William, on the screen above him… His movements…

‘Looks left… looks right… his neck…’

The first to one to clock what Palmgren was doing was Velander. He heard Palmgren up at the front, barely more than a mumble: ‘Looking straight ahead, blinks, hesitates. Neck again.’ He was looking for a pattern.

Another rotation, another rotation, another rotation. The mouth, the request to negotiate. And then it came.

They saw it at the same time, but thanks to different cues: for Palmgren, it was the lips, the same movement he’d seen thirty, forty seconds earlier, and once it registered he was certain: it was the same. Forty more seconds, and there was not a doubt.

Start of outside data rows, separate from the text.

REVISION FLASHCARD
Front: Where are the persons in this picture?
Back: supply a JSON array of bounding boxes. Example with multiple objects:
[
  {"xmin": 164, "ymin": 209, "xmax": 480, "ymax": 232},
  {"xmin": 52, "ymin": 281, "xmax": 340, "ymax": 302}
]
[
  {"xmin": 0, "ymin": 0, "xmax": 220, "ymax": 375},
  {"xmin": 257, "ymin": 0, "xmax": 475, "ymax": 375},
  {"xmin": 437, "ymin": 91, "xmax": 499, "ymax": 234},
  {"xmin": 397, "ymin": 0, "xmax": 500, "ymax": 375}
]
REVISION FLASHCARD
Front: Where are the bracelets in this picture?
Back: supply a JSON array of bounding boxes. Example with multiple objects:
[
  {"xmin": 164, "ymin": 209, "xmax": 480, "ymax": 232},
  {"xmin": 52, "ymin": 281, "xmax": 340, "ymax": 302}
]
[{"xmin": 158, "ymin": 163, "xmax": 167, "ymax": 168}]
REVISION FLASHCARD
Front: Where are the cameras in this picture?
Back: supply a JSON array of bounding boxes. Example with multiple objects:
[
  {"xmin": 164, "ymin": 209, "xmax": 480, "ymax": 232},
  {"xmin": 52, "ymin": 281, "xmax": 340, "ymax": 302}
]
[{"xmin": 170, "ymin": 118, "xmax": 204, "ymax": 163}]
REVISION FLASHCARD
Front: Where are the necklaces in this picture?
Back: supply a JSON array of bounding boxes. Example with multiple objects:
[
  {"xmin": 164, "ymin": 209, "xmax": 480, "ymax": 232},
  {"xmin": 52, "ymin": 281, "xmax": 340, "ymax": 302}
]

‘Dark blue suitcase!’ Velander exclaimed a moment later. ‘Dark blue suitcase, at the top of the frame.’

Once they’d seen it, it was so obvious it hurt. Now they could see it everywhere, details popping up time and time again, things repeating at constant intervals, people and specific small movements and–fucking hell.

Forty seconds. Far too long for anyone to notice if they didn’t know. But once you did…

In Warsaw, Wojda felt himself deflating. The information had come from the Swedes long after he had seen it himself, yet he waited and watched for another forty seconds before he spoke.

‘Call off the operation,’ he said, straight into the radio.

Borowski’s voice came back.

‘One more time?’

‘It’s a loop,’ he said with a sight, to the radio, to his colleagues in the room, to himself. ‘Forget about Sandberg. Sandberg is gone.’